立花道雪の主君への誅言

さてフロイス日本史では立花道雪はキリシタンを好んでいないとありましたが、道雪自身は宗教についてどのように考えていたのでしょうか。これについても読み取れるのが、道雪が主君・大友宗麟へ送った誅言状です。

『今の豊後の有様は、殿が無道のみをなされた結果、天罰をうけ近年では戦に勝利出来ず、
評判は地に落ち窮地に陥っております。殿のなさりようは他国からも批判を受け、犬を打って遊んでいるような童までこれを嘲っているとのことです。筑前の秋月氏の領内では大友の「無道」を十ヶ条に書き上げ、領内のみならず隣国にまで触れ回っているそうです。そこには大友領内の老若男女がキリシタンとなって寺社を破壊し、仏神を川に流し、また薪にし、寺社の所領を没収して他の人間へ給与しているなどと書かれていると承っております。口幅ったい事のようですが、日本の武士は源平以来、仏神の加護を祈って正義に基づき戦ってきたとされています。同時に、神社仏寺を尊ぶことを専らにせよとも教えられてきました。日本は一般に神国といいます。ご存知でしょうがこの「神国」とは、すべての神仏を尊重する国、ということです。どうか、善悪についても、君臣の関係においても、そしてご信心においても、排他的な考えを持って道理と天道に背かれるような事をなさらないようにして下さい。それこそが大切な事のでございます』

道雪の主君への思いが感じられる文章ですが、特に太字のあたりをご覧ください。この辺りは現代にも通じる教えですね。日本は無宗教、とも言われますが、神国とは本来こう言う意味なのでしょう。

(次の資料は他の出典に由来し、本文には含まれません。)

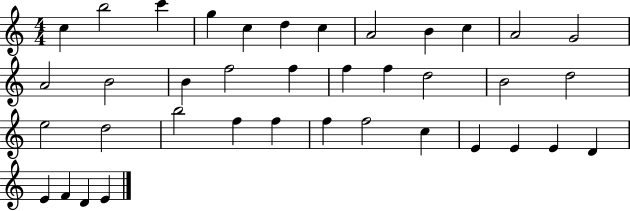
C5/q B5/h C6/q G5/q C5/q D5/q C5/q A4/h B4/q C5/q A4/h G4/h A4/h B4/h B4/q F5/h F5/q F5/q F5/q D5/h B4/h D5/h E5/h D5/h B5/h F5/q F5/q F5/q F5/h C5/q E4/q E4/q E4/q D4/q E4/q F4/q D4/q E4/q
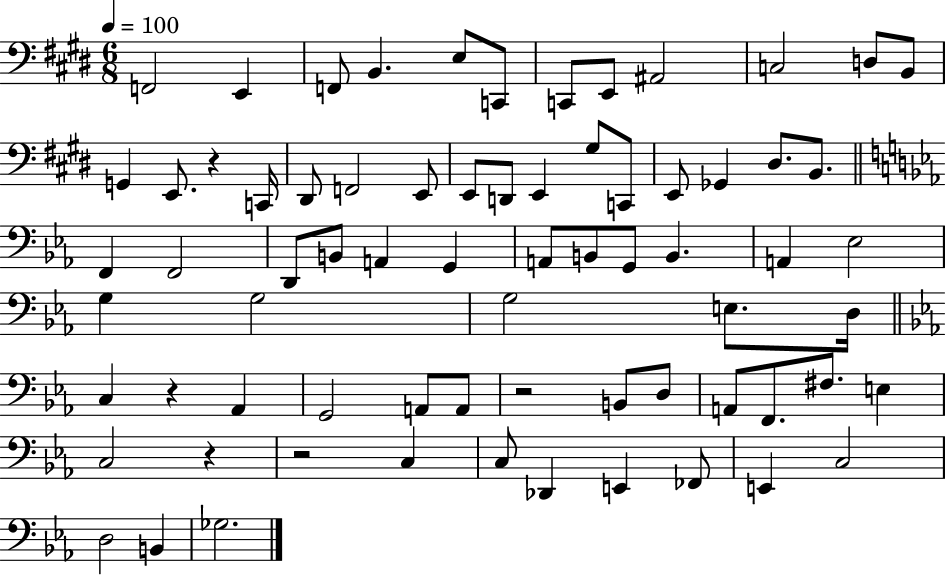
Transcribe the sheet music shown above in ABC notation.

X:1
T:Untitled
M:6/8
L:1/4
K:E
F,,2 E,, F,,/2 B,, E,/2 C,,/2 C,,/2 E,,/2 ^A,,2 C,2 D,/2 B,,/2 G,, E,,/2 z C,,/4 ^D,,/2 F,,2 E,,/2 E,,/2 D,,/2 E,, ^G,/2 C,,/2 E,,/2 _G,, ^D,/2 B,,/2 F,, F,,2 D,,/2 B,,/2 A,, G,, A,,/2 B,,/2 G,,/2 B,, A,, _E,2 G, G,2 G,2 E,/2 D,/4 C, z _A,, G,,2 A,,/2 A,,/2 z2 B,,/2 D,/2 A,,/2 F,,/2 ^F,/2 E, C,2 z z2 C, C,/2 _D,, E,, _F,,/2 E,, C,2 D,2 B,, _G,2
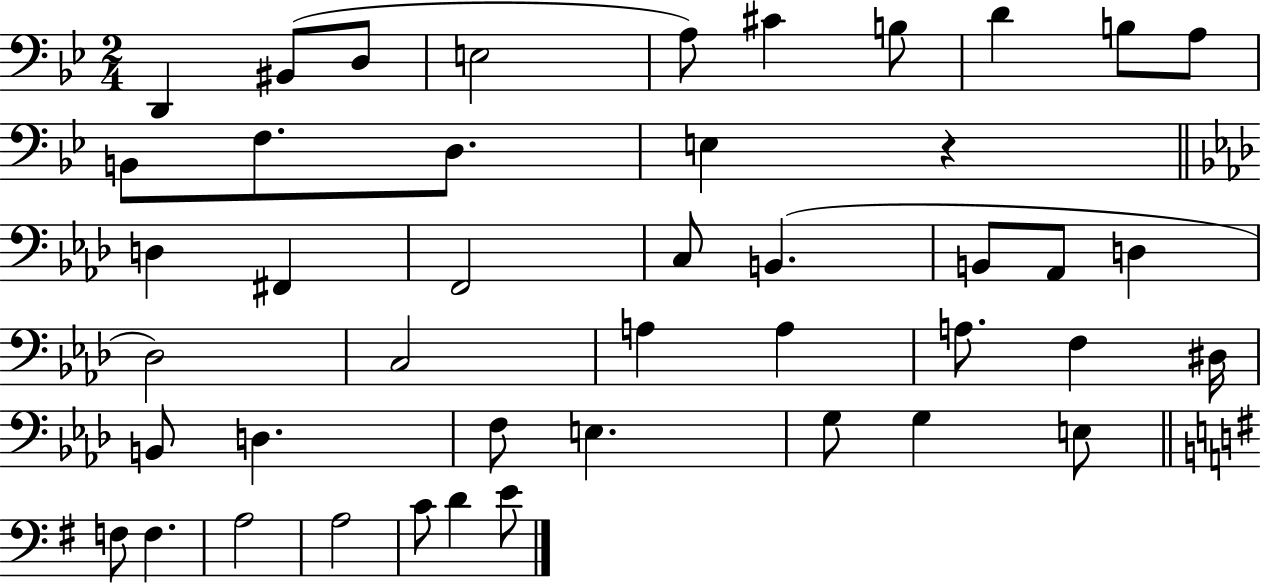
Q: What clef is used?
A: bass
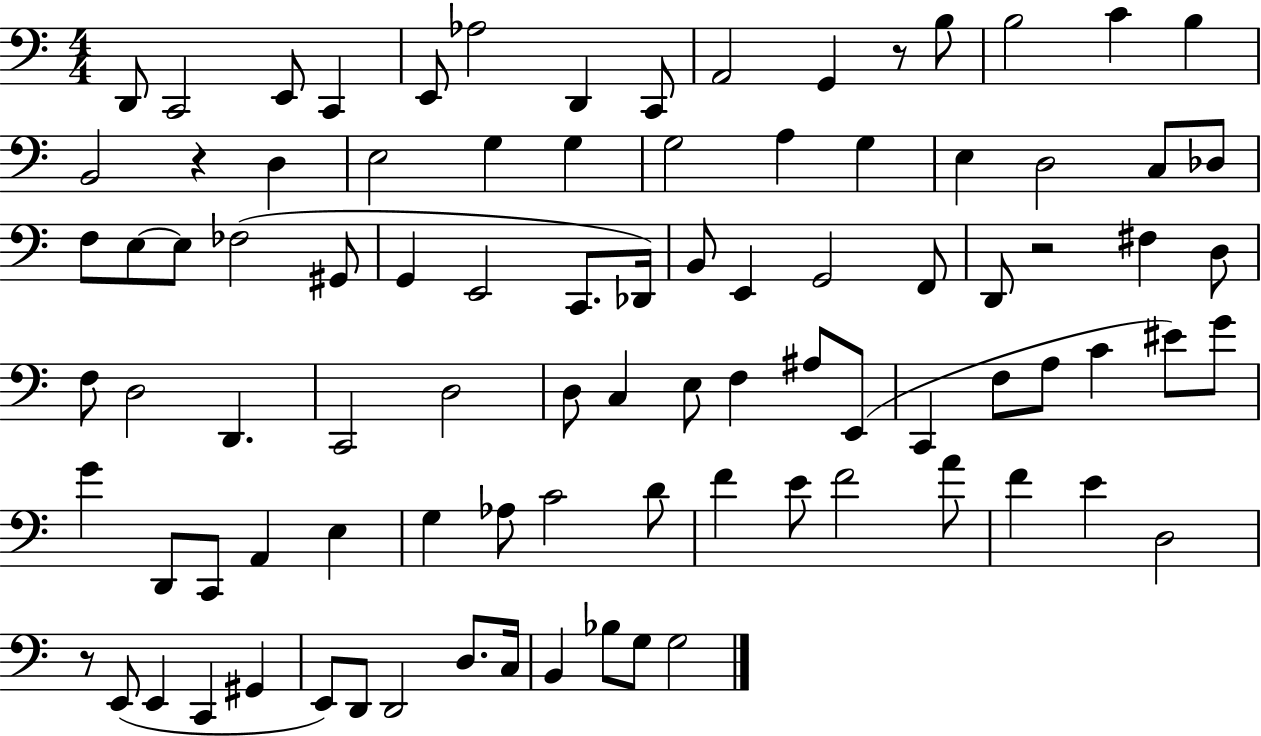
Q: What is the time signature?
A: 4/4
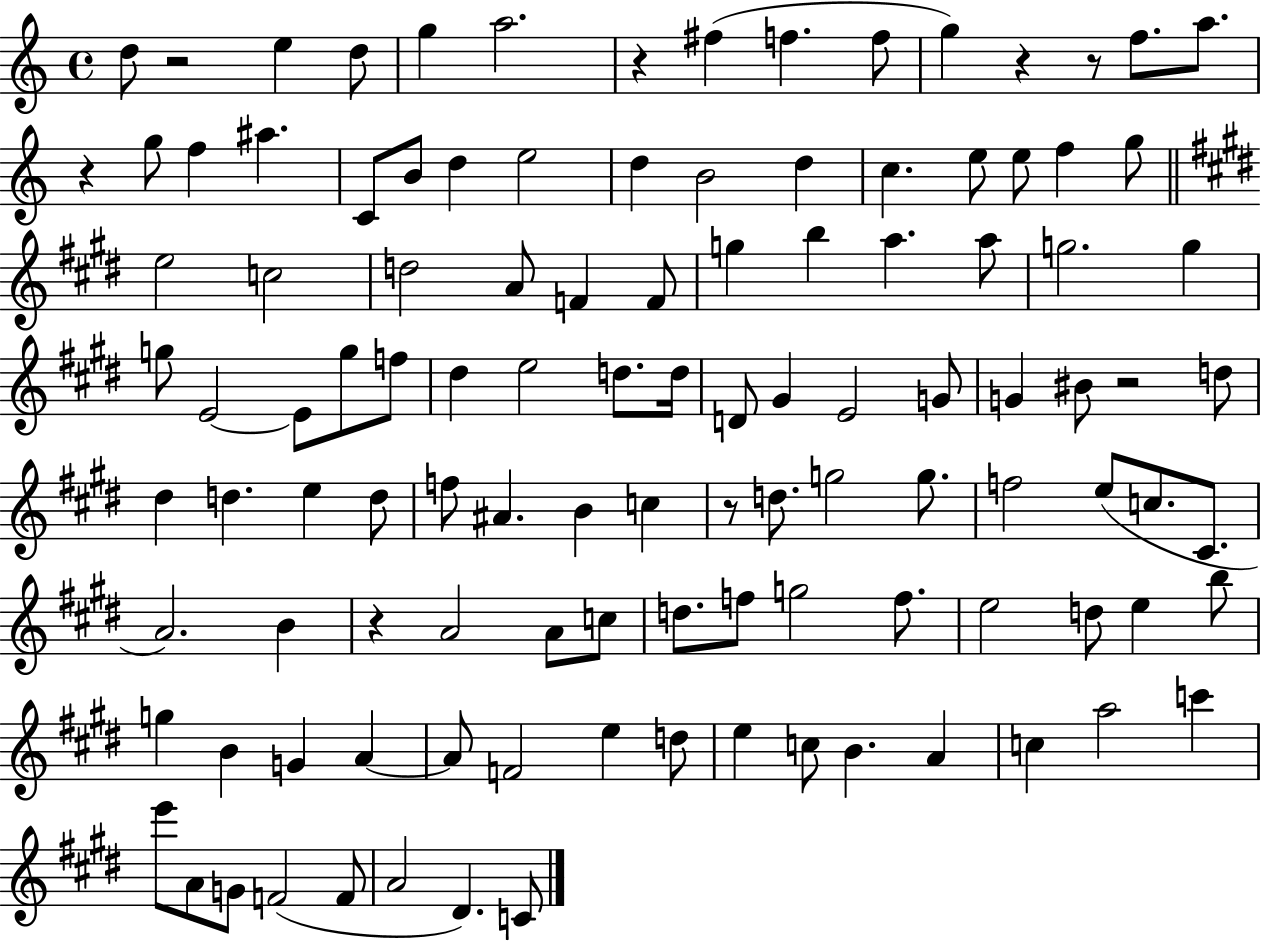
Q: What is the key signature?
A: C major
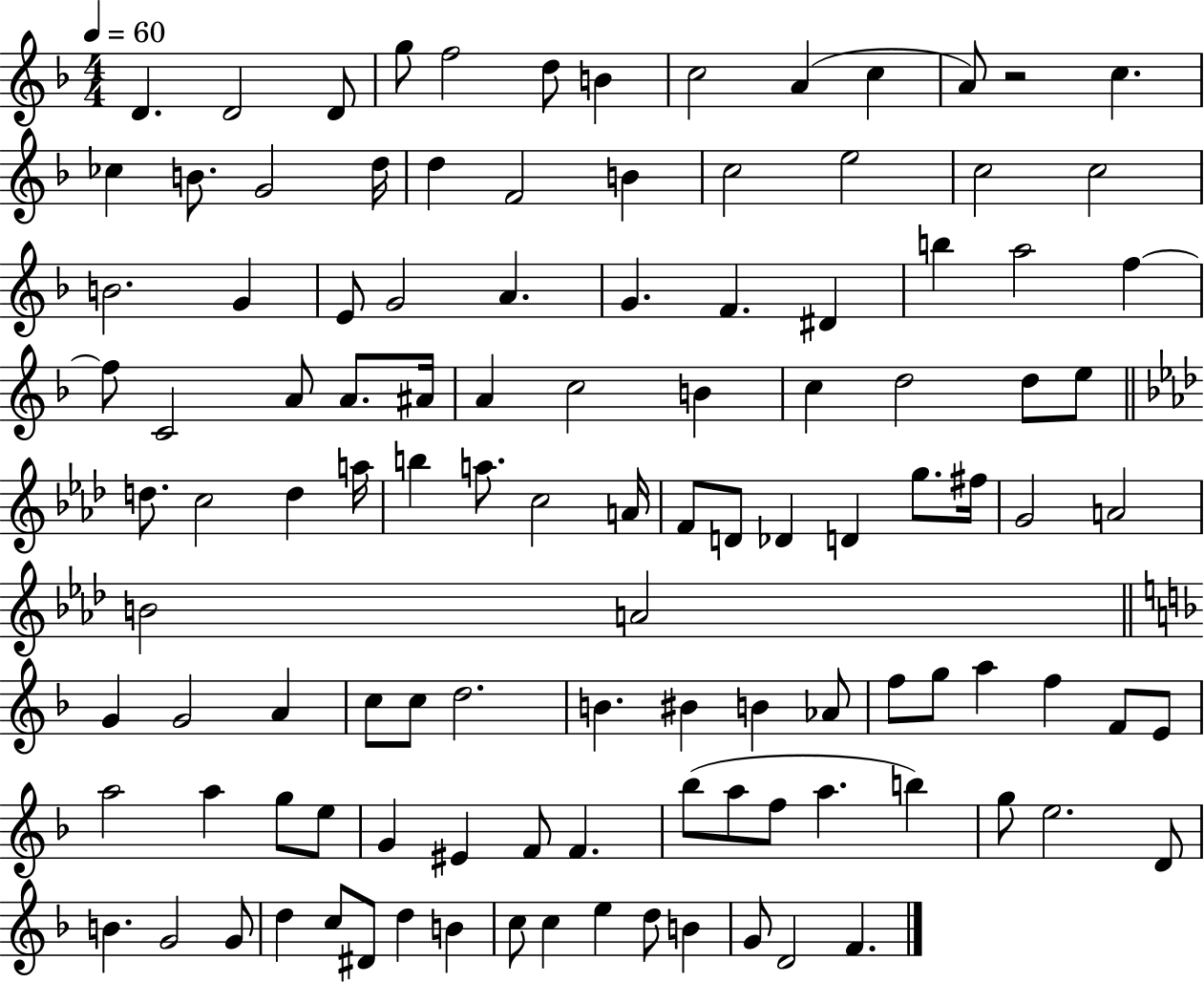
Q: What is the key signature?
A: F major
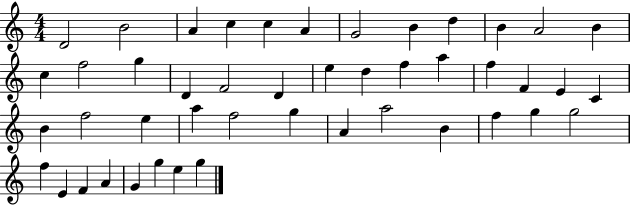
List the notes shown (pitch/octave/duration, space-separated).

D4/h B4/h A4/q C5/q C5/q A4/q G4/h B4/q D5/q B4/q A4/h B4/q C5/q F5/h G5/q D4/q F4/h D4/q E5/q D5/q F5/q A5/q F5/q F4/q E4/q C4/q B4/q F5/h E5/q A5/q F5/h G5/q A4/q A5/h B4/q F5/q G5/q G5/h F5/q E4/q F4/q A4/q G4/q G5/q E5/q G5/q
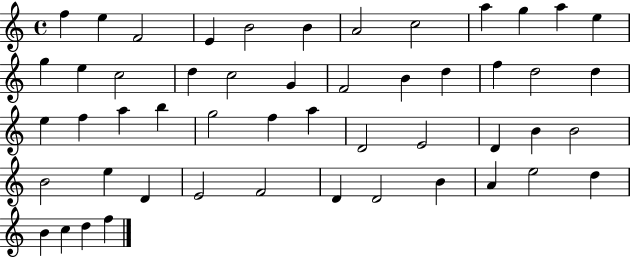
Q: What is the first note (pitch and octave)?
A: F5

因みにこの当時、文面に書かれたような事は行なわれていました。他の領内でも、キリシタン大名の所では宣教師による指導の元で、領内で寺社の破壊、仏像、神像の破却、領民の強制改宗、従わないものの領外への追放処分、他宗派への破壊、冒涜、迫害行為が行なわれていました。ここまで来ると恐ろしいものがありますね。ここまでは現代ではないと思いますが、私達ももう一度宗教について考える事も大事なのかもしれません。

現代にも通じる、人が宗教を行う上での大事な心づもりが伝わる文章でもあります。